To verify current memory consumption for a given NE appliance:
Login to HCX Manager admin console >> ccli >> list >> go [NE_Appliance] >> ssh
root@HCX-NE-I1 [ ~ ]# cat /proc/meminfo 
MemTotal:        3075532 kB
MemFree:           75913 kB
MemAvailable:          0 kB  >>>>>>>
Note: If SSH is inaccessible via CCLI, then execute "show system memory" directly from CCLI:
admin@hcx [ ~ ]$ ccli
Welcome to HCX Central CLI

[admin@hcx] list
[admin@hcx] go 0
Switched to node 0.

[admin@HCX-NE-I1] show system memory
MemTotal:        3075532 kB
MemFree:           75913 kB
MemAvailable:          0 kB  >>>>>>>

Location of Appliance log:
HCX ManagerĀ  : /tmp/Fleet-Appliances/Service Mesh/NE-Appliance/var/log/messages
NE appliance : /var/log/messages


Cause

For each extended network, we allocate a separate vNic in the corresponding NE appliance, which consumes a specific amount of kernel memory for Jumbo packet ring in the device driver, also known as VMXNET3.
In the PhotonOS, the max ring size has been changed from "2048" to "4096" for the vNic device driver, which leads to double the kernel memory consumption.

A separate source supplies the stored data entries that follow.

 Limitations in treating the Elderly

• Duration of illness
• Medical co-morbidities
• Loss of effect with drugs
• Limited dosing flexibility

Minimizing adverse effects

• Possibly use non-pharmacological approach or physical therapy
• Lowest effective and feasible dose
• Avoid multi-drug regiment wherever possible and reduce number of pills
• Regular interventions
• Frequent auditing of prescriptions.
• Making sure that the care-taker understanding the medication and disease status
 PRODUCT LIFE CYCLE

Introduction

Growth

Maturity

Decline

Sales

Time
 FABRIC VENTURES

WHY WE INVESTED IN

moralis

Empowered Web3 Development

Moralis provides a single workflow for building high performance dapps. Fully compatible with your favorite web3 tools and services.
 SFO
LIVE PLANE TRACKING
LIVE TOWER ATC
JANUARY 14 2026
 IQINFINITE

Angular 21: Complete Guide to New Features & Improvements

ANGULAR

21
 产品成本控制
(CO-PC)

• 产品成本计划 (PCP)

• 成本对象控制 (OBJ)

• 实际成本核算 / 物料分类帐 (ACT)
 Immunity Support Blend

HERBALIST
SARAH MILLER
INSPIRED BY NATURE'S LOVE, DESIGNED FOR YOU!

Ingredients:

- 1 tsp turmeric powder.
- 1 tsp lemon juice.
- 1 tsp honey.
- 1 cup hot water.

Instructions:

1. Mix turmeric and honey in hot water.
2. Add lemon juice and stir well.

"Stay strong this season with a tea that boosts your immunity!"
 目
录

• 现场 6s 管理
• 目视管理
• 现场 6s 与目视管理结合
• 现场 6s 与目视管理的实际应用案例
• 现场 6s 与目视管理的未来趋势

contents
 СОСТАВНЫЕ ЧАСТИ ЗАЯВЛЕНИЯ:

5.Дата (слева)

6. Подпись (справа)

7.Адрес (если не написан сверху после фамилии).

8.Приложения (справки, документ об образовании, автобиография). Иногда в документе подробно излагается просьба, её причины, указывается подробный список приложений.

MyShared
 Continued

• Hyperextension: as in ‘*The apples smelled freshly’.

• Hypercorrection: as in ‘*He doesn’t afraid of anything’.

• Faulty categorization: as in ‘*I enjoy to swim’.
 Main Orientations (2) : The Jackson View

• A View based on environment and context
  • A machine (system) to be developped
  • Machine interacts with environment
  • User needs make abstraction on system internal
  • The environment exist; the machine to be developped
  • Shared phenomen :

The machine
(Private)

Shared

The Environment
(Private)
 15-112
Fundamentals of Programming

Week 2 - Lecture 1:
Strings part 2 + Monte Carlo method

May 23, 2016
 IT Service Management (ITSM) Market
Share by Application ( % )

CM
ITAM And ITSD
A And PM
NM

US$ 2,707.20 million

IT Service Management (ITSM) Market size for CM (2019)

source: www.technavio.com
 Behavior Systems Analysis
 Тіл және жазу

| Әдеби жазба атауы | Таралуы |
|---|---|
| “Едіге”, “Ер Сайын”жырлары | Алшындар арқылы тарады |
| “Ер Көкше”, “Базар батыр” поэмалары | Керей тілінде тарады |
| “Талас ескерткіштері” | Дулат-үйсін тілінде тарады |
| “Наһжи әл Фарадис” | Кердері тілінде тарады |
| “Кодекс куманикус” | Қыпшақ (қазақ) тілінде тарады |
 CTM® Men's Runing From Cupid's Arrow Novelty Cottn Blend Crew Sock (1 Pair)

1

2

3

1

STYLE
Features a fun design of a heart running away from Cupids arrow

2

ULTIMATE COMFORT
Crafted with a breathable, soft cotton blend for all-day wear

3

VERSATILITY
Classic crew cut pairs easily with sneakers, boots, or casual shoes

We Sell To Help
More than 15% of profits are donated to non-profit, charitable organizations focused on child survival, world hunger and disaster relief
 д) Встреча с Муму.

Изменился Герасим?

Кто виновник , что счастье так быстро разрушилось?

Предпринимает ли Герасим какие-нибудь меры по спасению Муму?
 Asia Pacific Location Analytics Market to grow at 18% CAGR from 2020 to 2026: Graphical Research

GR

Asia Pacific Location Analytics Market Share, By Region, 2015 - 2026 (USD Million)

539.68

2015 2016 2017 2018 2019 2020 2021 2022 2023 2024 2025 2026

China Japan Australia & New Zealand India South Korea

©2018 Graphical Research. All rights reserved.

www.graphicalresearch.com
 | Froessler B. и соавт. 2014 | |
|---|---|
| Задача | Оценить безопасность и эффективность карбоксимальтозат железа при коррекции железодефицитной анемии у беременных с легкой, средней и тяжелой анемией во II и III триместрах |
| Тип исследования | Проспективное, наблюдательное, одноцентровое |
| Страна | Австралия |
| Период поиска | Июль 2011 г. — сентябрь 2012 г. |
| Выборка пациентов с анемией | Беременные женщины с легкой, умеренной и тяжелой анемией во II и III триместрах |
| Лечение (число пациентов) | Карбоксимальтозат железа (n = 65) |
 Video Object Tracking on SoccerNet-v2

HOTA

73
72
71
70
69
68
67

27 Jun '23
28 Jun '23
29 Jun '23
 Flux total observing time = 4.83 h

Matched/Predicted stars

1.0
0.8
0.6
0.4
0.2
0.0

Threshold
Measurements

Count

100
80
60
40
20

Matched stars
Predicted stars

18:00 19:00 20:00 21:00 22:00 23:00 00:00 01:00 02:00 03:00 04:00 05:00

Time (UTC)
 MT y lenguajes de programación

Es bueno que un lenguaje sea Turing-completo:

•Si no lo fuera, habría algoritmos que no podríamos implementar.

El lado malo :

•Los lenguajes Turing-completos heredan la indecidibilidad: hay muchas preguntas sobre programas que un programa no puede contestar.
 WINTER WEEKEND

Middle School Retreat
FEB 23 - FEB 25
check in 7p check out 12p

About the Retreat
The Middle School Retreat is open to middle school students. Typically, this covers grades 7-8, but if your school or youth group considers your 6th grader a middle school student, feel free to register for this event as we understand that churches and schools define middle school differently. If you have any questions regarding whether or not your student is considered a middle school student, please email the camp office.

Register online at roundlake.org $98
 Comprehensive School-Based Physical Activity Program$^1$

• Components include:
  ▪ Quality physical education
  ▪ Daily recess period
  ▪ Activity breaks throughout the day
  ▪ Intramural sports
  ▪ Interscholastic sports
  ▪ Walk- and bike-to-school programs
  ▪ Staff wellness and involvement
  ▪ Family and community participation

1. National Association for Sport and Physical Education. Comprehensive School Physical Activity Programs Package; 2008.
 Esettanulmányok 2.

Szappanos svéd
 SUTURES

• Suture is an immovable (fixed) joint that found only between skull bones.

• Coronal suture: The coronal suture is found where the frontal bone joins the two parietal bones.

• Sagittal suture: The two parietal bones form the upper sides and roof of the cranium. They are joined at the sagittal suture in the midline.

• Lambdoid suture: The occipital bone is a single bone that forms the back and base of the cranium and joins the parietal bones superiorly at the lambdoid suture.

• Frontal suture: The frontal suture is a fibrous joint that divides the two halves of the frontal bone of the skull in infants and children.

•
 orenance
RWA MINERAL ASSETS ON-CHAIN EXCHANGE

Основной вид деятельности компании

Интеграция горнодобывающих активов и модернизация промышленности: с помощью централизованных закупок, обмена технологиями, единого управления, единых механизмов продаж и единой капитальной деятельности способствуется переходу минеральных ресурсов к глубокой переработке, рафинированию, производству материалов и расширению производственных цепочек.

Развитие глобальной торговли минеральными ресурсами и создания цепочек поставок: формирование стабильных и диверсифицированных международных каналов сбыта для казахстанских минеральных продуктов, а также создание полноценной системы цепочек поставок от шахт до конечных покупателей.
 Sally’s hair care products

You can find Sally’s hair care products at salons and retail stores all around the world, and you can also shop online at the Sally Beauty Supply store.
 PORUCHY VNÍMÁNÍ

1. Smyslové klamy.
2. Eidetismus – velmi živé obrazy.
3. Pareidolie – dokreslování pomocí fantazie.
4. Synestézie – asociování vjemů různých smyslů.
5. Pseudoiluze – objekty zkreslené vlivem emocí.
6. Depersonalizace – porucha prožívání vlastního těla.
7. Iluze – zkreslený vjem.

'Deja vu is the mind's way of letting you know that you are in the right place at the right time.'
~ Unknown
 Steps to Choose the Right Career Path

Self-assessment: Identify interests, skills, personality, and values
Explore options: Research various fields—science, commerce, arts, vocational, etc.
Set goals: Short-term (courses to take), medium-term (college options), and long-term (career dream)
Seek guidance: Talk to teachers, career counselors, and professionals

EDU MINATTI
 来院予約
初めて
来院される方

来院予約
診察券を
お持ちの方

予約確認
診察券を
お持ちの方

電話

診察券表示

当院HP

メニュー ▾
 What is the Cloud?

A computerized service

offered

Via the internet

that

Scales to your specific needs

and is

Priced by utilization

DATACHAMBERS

As a result, when user configures upto 8 extensions per appliance, the combined memory consumption may exceed the available memory for the NE appliance.

Resolution

This issue is fixed in HCX 4.6.1 release.

Workaround:
As a workaround, user is recommended to follow below steps:
  1. Reduce the existing number of extensions upto 6 on each NE appliance, Standalone or in HA Pair.
  2. To recover from high memory consumption, perform "redeploy" on the impacted NE appliance.
Note: User is suggested to deploy additional NE appliance in the existing Service Mesh OR create new Service Mesh to deploy NE appliance to re-extend those networks again, just to maintain the limit of 6 per NE appliance.

Additional Information

Impact/Risks:
  • This will impact HCX NE appliance version 4.4 or later.
  • Additional Network Extension configuration won't be serviced.
  • Existing Network Extension should continue operating at Data Path layer.
  • There will be NO impact to migration services.